> [Aim of the task]
Starting at the line that contains "Within the choices", quote every line through the end of the entries, word for word, skipping the pictures.

> [The records]
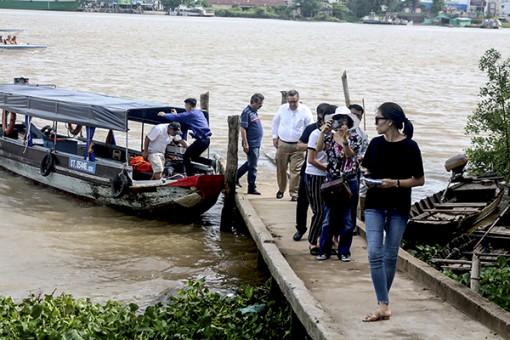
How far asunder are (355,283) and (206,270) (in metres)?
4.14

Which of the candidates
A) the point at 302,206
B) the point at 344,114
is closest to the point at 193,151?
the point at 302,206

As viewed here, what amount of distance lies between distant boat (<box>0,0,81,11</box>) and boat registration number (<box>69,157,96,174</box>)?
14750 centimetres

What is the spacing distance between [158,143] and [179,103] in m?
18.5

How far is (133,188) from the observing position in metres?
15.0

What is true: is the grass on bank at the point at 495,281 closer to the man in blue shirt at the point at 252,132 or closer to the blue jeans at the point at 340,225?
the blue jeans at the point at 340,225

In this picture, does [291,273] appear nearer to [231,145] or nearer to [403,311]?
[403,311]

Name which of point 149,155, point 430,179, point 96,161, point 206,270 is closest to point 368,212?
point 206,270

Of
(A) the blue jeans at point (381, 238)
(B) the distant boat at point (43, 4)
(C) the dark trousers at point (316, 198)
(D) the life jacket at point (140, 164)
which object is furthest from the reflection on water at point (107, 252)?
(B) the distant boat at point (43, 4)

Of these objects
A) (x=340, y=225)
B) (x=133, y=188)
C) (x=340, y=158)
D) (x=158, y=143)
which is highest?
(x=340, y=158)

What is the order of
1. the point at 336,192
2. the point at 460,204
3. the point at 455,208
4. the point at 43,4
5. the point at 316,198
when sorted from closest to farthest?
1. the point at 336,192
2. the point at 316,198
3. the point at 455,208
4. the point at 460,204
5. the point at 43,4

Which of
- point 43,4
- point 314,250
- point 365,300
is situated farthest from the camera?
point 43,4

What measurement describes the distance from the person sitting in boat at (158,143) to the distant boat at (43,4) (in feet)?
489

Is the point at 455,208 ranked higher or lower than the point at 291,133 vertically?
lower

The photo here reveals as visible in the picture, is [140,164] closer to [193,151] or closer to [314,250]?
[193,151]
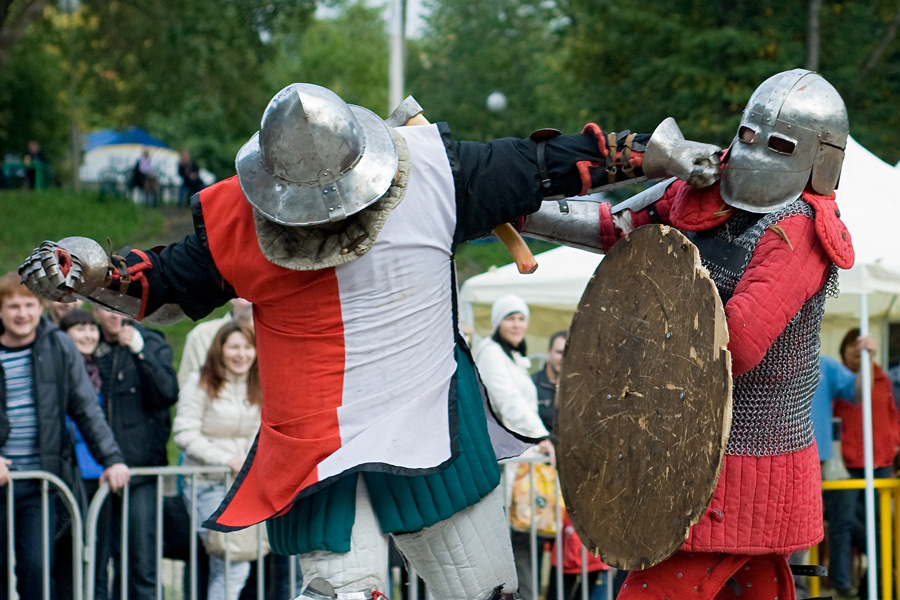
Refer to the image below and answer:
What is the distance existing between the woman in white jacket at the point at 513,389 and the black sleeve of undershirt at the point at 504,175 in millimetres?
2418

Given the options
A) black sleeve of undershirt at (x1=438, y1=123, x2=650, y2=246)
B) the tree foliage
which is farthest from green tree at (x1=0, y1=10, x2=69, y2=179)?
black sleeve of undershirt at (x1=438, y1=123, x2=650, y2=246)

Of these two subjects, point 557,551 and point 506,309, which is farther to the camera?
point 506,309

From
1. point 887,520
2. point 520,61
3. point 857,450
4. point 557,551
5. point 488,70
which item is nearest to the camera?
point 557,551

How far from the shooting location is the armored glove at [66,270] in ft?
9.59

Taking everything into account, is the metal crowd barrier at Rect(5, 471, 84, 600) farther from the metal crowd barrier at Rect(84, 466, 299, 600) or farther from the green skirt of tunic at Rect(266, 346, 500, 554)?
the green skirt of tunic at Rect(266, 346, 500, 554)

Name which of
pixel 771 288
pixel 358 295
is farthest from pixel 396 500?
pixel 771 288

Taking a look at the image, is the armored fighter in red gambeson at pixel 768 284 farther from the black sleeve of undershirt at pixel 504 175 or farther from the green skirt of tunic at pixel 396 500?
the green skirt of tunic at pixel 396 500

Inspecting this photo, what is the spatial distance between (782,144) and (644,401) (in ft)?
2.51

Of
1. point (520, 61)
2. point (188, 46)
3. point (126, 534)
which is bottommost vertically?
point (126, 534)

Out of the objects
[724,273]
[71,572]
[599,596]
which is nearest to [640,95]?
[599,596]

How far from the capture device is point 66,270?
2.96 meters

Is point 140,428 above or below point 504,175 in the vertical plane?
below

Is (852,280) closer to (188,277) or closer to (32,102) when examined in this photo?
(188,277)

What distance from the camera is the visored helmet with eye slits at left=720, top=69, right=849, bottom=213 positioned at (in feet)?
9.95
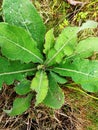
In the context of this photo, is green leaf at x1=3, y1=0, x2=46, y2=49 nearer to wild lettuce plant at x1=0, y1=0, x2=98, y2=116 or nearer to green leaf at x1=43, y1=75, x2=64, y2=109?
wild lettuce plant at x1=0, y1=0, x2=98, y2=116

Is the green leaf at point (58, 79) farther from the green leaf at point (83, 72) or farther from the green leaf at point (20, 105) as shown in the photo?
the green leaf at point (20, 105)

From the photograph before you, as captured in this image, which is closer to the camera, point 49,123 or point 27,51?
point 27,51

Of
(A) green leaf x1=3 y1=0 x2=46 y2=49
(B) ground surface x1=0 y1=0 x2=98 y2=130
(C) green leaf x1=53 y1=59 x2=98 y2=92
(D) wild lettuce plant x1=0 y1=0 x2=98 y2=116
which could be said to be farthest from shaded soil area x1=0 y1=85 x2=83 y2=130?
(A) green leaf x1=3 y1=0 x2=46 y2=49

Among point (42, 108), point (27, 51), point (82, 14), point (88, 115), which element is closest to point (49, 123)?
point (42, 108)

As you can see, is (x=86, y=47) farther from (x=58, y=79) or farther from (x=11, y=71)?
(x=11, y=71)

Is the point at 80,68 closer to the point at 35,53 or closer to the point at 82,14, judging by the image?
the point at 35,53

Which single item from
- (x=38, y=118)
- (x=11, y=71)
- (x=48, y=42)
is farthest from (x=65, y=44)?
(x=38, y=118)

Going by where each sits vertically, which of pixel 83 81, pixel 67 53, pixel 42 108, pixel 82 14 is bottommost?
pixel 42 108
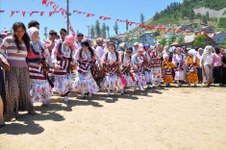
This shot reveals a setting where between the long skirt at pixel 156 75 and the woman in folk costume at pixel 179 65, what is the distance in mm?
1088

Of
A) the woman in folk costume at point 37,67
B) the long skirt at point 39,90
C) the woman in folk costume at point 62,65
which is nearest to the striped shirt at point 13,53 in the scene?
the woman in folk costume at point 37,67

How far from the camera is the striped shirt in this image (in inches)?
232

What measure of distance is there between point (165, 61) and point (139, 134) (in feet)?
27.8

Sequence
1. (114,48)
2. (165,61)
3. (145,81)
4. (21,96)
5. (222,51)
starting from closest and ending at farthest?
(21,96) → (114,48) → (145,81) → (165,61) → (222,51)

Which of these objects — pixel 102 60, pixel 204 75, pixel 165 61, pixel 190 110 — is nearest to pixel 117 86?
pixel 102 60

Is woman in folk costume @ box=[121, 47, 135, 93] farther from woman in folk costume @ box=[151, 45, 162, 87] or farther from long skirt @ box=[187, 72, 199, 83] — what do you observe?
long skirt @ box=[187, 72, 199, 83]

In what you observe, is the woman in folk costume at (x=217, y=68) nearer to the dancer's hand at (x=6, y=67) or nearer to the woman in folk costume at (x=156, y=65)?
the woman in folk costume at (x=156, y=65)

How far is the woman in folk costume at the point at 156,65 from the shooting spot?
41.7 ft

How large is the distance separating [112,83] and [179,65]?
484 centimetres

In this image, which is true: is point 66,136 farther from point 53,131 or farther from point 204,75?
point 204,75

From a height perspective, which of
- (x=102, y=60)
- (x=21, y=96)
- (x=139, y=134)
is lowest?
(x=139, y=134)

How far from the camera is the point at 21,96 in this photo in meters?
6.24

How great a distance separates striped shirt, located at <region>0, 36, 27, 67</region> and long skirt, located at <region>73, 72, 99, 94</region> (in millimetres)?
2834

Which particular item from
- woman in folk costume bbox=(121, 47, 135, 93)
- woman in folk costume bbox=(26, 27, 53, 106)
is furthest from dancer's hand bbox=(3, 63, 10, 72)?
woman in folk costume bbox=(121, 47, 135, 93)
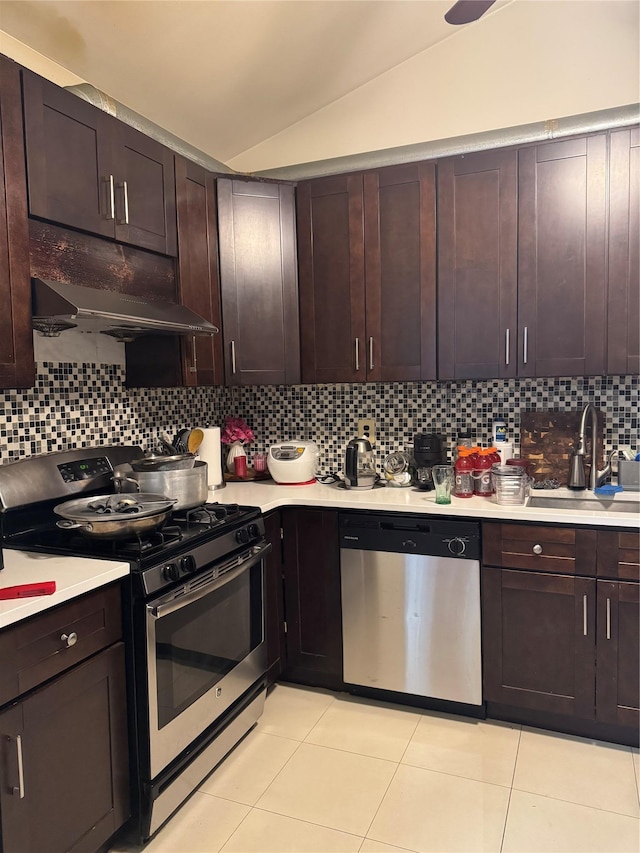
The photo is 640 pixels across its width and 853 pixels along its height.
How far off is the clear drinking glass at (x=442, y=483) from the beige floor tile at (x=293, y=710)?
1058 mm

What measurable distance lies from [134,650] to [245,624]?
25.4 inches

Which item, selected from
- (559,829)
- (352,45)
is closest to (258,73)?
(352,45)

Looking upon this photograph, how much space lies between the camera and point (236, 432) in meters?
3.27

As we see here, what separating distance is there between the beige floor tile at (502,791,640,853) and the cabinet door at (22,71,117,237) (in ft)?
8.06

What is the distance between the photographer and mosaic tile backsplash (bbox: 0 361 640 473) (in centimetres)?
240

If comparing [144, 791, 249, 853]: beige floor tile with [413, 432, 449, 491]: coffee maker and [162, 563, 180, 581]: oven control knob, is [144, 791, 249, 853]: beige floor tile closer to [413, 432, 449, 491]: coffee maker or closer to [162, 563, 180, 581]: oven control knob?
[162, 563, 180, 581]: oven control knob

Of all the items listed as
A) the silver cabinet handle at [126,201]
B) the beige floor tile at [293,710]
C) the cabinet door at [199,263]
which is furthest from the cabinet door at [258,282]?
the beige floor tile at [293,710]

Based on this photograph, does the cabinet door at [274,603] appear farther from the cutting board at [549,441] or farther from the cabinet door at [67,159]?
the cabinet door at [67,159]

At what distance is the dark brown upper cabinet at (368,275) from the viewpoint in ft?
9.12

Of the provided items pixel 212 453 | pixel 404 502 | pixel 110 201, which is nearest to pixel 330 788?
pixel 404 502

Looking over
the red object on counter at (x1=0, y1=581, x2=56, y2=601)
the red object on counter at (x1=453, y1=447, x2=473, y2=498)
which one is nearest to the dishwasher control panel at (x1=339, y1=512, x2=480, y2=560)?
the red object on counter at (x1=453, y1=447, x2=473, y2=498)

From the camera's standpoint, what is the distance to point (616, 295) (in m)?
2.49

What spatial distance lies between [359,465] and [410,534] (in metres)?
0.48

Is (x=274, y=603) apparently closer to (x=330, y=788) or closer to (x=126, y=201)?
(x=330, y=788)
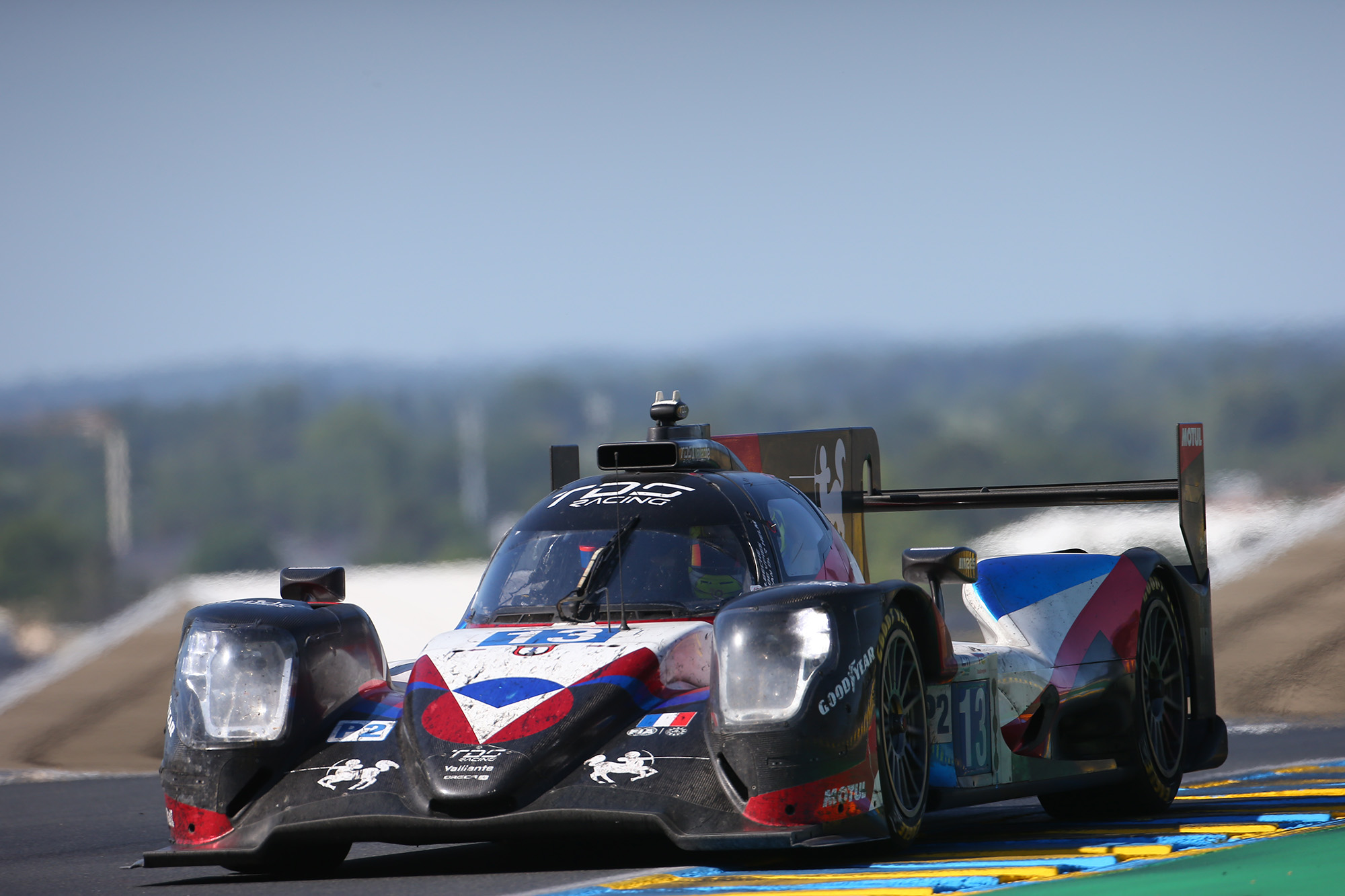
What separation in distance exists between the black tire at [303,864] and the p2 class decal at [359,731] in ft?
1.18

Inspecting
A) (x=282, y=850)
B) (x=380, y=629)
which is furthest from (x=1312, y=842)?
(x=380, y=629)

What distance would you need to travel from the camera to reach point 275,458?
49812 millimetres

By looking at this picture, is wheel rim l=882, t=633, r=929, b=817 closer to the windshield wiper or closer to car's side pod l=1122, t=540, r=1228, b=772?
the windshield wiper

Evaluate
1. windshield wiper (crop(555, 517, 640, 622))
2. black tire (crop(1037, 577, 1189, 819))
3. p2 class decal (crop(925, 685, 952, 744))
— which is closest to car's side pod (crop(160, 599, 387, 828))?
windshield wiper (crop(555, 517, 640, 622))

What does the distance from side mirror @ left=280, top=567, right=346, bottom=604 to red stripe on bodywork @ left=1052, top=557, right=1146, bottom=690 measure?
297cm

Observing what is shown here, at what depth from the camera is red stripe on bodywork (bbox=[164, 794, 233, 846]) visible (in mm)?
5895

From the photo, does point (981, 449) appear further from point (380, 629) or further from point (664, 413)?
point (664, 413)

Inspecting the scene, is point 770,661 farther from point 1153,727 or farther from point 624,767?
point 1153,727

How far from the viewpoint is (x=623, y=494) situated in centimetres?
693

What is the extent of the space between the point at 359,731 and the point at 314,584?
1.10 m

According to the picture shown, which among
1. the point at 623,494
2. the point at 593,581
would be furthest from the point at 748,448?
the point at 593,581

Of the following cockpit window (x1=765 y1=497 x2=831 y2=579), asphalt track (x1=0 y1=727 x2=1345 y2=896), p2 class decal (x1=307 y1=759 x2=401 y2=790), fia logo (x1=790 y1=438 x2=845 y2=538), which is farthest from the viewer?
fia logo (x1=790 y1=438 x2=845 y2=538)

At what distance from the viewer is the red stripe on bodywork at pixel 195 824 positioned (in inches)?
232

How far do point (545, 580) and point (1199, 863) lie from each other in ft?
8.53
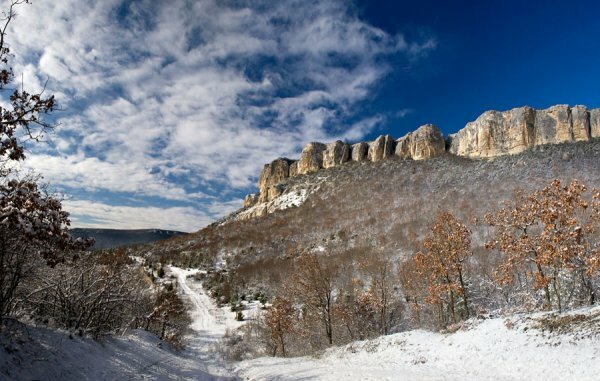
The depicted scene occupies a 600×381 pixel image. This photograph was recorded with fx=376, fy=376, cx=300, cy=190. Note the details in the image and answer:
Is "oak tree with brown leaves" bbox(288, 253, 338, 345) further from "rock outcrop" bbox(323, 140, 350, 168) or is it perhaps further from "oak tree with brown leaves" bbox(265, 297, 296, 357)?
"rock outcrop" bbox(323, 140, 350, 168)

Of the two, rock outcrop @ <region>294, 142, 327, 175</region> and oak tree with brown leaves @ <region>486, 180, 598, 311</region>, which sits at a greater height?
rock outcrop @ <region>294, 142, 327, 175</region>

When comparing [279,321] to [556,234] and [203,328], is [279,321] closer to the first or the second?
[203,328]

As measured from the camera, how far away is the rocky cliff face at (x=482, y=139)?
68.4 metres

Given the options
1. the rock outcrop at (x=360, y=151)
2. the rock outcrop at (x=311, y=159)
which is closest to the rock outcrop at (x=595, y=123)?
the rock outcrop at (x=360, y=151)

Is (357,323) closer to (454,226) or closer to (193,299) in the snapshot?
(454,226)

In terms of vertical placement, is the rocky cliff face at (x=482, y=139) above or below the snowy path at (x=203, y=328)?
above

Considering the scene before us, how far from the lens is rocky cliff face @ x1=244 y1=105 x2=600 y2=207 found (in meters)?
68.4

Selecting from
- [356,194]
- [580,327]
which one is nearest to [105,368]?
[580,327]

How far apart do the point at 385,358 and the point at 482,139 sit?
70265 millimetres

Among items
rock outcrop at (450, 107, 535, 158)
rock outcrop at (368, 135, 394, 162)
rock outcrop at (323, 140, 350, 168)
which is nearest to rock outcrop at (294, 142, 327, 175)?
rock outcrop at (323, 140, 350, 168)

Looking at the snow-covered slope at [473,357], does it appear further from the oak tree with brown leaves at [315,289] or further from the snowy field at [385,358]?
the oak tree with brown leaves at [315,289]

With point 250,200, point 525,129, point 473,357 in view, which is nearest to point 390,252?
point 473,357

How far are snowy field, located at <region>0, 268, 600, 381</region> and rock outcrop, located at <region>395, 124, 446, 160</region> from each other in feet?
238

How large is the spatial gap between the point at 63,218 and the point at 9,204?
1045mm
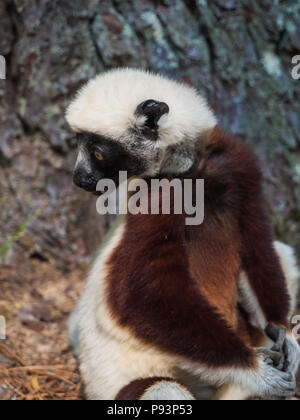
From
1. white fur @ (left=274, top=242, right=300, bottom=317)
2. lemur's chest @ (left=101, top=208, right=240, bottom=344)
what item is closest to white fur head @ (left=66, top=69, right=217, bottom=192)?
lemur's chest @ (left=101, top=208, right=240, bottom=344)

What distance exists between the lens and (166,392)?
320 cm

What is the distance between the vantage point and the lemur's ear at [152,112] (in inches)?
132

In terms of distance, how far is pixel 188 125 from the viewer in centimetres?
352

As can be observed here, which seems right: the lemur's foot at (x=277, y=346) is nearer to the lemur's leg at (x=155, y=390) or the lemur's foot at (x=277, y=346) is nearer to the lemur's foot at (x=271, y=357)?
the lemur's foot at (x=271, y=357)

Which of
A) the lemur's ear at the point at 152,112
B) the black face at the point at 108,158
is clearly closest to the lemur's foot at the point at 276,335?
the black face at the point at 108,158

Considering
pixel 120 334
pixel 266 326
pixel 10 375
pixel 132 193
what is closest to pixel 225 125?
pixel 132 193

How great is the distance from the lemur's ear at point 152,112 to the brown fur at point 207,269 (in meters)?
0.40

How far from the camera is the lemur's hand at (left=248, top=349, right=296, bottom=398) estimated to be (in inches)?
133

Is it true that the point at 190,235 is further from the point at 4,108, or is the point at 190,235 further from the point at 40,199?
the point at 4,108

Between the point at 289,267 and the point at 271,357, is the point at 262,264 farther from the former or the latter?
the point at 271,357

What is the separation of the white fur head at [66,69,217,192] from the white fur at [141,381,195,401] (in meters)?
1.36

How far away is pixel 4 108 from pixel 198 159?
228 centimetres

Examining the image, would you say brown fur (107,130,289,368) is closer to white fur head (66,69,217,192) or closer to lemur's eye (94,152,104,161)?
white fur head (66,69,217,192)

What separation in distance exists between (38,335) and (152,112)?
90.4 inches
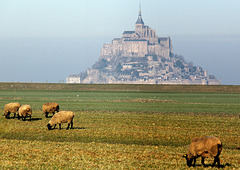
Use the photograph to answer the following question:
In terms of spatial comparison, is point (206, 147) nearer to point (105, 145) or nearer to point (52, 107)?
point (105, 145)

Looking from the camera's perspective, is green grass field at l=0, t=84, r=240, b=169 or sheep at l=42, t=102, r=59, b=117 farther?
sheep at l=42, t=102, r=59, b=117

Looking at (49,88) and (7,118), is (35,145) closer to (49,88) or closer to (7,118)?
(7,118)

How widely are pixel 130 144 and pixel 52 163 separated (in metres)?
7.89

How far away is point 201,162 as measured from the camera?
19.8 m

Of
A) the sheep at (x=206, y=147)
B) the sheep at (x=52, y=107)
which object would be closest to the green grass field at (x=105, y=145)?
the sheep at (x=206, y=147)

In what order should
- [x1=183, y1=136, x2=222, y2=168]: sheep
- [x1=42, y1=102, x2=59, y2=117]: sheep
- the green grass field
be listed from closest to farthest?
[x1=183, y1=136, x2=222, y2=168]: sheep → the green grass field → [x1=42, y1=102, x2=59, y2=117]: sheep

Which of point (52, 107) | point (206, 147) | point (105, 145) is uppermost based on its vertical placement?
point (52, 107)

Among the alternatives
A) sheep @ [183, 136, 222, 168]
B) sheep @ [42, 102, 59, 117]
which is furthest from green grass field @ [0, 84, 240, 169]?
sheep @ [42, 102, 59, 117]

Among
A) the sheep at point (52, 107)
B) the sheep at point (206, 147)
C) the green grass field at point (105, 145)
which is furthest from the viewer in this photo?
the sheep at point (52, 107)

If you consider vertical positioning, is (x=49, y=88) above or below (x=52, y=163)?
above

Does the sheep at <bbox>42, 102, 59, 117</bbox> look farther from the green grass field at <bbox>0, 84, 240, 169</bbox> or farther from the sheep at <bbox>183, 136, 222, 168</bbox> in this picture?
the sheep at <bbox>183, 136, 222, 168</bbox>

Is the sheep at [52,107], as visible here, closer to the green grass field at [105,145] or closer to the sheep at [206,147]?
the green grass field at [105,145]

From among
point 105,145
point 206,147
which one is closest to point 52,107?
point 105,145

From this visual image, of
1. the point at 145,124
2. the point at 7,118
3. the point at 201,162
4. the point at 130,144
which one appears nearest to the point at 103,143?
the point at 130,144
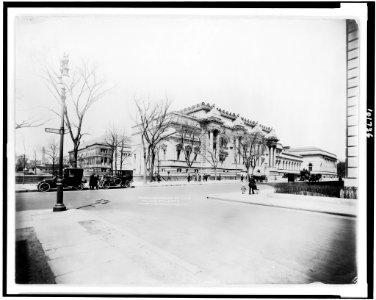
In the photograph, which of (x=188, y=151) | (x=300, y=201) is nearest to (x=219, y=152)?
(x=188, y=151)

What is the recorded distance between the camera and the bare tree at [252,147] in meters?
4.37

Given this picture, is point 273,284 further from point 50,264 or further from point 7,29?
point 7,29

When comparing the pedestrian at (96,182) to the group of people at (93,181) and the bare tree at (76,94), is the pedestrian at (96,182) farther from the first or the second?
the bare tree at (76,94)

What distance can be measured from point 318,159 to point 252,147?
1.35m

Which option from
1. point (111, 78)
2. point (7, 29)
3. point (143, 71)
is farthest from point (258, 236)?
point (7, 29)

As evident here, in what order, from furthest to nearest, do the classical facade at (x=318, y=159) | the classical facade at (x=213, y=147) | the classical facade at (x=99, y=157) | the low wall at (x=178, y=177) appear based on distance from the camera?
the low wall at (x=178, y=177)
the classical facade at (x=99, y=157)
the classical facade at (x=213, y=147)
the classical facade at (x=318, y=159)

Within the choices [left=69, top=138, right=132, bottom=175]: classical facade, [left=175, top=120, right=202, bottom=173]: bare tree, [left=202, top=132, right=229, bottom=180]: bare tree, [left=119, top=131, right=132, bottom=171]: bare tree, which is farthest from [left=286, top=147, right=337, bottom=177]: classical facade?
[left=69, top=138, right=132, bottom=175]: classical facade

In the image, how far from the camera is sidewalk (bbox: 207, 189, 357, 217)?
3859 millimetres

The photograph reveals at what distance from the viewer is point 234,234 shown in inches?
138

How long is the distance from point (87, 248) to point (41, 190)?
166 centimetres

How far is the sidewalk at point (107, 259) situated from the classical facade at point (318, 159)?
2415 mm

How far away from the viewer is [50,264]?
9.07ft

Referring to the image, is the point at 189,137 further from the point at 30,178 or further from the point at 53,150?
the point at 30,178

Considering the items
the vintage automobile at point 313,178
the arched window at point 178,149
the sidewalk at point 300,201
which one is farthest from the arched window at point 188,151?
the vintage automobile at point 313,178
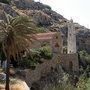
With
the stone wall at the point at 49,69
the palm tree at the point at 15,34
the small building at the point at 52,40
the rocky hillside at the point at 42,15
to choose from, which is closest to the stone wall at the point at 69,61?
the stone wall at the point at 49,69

> [Expected answer]
Within the choices [left=69, top=138, right=132, bottom=175]: classical facade, [left=175, top=120, right=202, bottom=173]: bare tree, [left=202, top=132, right=229, bottom=180]: bare tree, [left=119, top=131, right=132, bottom=171]: bare tree, which is farthest from [left=286, top=147, right=337, bottom=177]: classical facade?
[left=69, top=138, right=132, bottom=175]: classical facade

In the image, how far from the camera is sidewalk (bbox: 207, 189, 357, 217)?
3859 millimetres

The photograph reveals at what distance from the viewer is point 234,234 shown in inches?
138

How long is the distance from point (87, 248) to point (41, 190)?
166 centimetres

How far is the sidewalk at point (107, 259) situated from the classical facade at point (318, 159)?
2415 mm

How far away from the viewer is [50,264]?
9.07ft

Referring to the image, is the point at 189,137 further from the point at 30,178 or further from the point at 53,150?
the point at 30,178

Considering the items
the vintage automobile at point 313,178
the arched window at point 178,149
the sidewalk at point 300,201
which one is farthest from the arched window at point 188,151?
the vintage automobile at point 313,178
With
the stone wall at the point at 49,69
the palm tree at the point at 15,34
the small building at the point at 52,40
the rocky hillside at the point at 42,15
to choose from, which is closest to the stone wall at the point at 69,61?
the stone wall at the point at 49,69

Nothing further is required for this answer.